薛清芷吸了吸鼻子,聞到薛筠意身上有股淡淡花草香氣,與平日所用的香十分不同,她終于尋到了由頭,嗤了聲道:“皇姐今日用的什么香啊?聞著一股子泥味。皇姐若是用不起好香,妹妹倒是可以送皇姐一些。”

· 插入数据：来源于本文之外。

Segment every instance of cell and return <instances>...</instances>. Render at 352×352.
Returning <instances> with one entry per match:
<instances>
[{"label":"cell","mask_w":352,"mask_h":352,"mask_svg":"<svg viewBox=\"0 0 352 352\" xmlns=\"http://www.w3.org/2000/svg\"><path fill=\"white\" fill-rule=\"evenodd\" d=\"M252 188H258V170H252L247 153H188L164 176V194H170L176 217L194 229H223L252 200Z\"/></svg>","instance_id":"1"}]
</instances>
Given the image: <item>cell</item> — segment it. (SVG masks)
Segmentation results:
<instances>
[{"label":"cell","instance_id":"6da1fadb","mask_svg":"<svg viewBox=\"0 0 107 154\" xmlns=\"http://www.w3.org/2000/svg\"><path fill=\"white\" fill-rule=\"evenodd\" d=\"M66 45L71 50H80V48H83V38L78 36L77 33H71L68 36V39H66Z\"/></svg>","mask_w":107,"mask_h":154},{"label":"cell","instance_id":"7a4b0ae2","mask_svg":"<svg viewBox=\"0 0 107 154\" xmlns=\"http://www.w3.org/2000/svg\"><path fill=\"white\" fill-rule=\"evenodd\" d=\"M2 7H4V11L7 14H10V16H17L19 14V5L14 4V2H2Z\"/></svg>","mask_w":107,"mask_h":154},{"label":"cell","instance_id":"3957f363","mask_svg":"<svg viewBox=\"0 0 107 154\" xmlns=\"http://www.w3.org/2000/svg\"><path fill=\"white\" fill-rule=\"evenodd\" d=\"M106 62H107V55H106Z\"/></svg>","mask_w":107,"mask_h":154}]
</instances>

薛筠意淡笑了下:“妹妹不懂鑒香,就不勞妹妹費心了。這香是阿瑯做的,本宮很喜歡。”
薛清芷怔了怔,好半晌,才反應過來她口中的阿瑯,正是鄔瑯那個賤.種。
他竟然會親手研香送給皇姐。
在凝華宮待了那么些時日,怎么也沒見他送過什么東西給她?勾引人的本事那么多,怎就從來不用在她身上?
薛清芷咬牙攥緊了拳,她恨恨盯著薛筠意臉上云淡風輕的神情,心道,且讓她的皇姐得意幾天吧。
屬于她的東西,她很快就會搶回來。
下月初便是姜皇后生辰。往年每到這時候,薛筠意都會和姜皇后一同出宮,去開元寺上香祈福。
如今皇帝對外聲稱皇后病重養在鳳寧宮,薛筠意又一向孝順,便是為了做做樣子,皇帝也會讓薛筠意照舊去寺中敬香,為皇后祝禱消災。
若她所料不錯,薛筠意會有三日不在青梧宮中。
薛清芷慢慢笑了。
她很期待那一天呢——她的小奴隸,很快就能和她再見面了。
*
晌午時分,薛筠意一路與元修白閑話著,離開了青舒閣。
兩人都心照不宣地沒再提起方才之事。
元修白今日還有差事,薛筠意便沒再請他去青梧宮探討學問,與他自宮道口分別。
墨楹推著她進了寢殿,她下意識朝屏風處望去,卻沒看見鄔瑯的身影。在殿中四處轉了一圈,才看見鄔瑯正在那處她用于堆放藥材的隔間里,神色專注地擺弄著什么。